#### PROBLEM STATEMENT
Repeat the listing exactly, line by line, and leave the pictures behind.

#### SUPPLIED MATERIAL
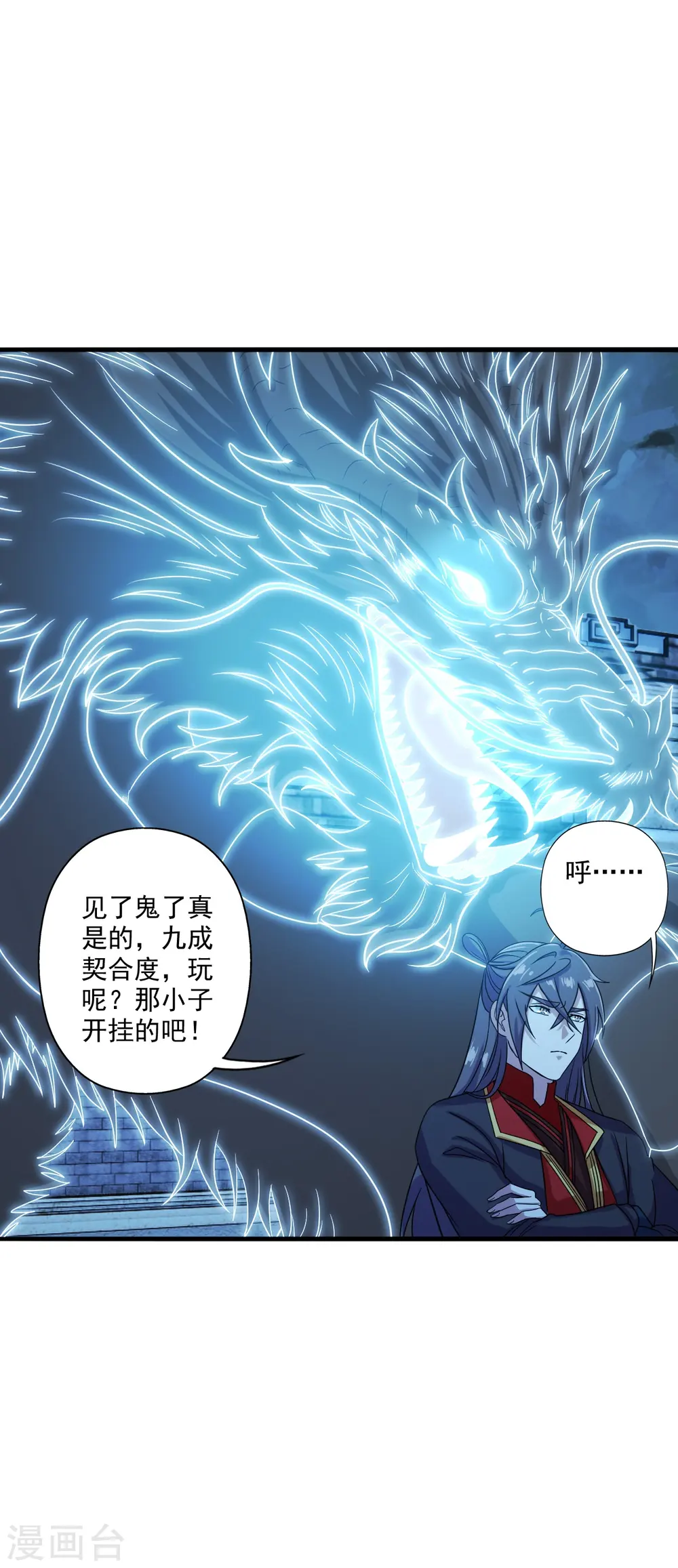 第282话 恒岳“圣子” 第15页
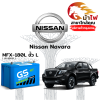 ม้าไฟ-แบตเตอรี่รถยนต์ นิสสัน นาวาร่า (Nissan Navara)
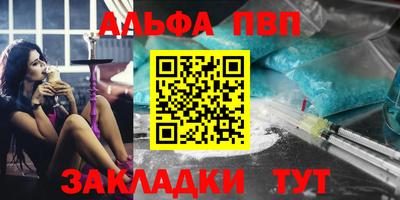 ALPHA PVP Иваново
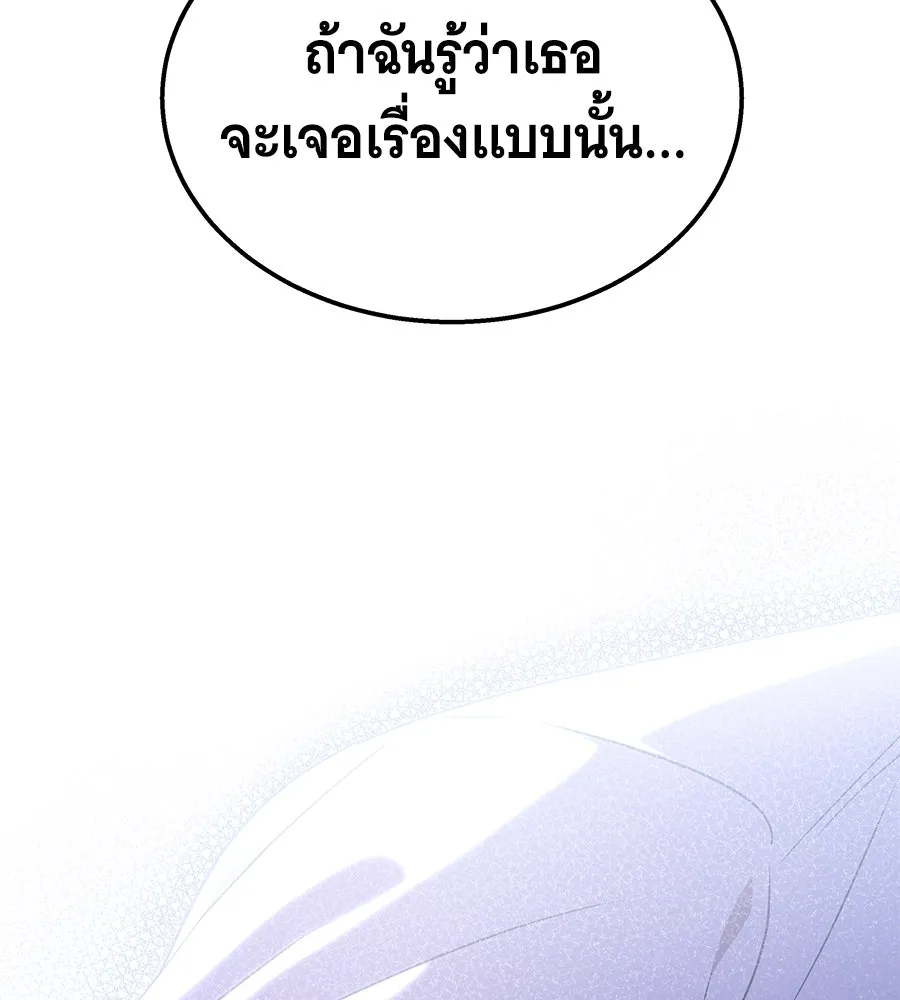 ถึกทนแทงก์แรงก์ C ตอนที่ 11 รูปที่ 22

#### WRITTEN RESPONSE
 第282话 恒岳“圣子” 第15页
 ม้าไฟ-แบตเตอรี่รถยนต์ นิสสัน นาวาร่า (Nissan Navara)
 ALPHA PVP Иваново
 ถึกทนแทงก์แรงก์ C ตอนที่ 11 รูปที่ 22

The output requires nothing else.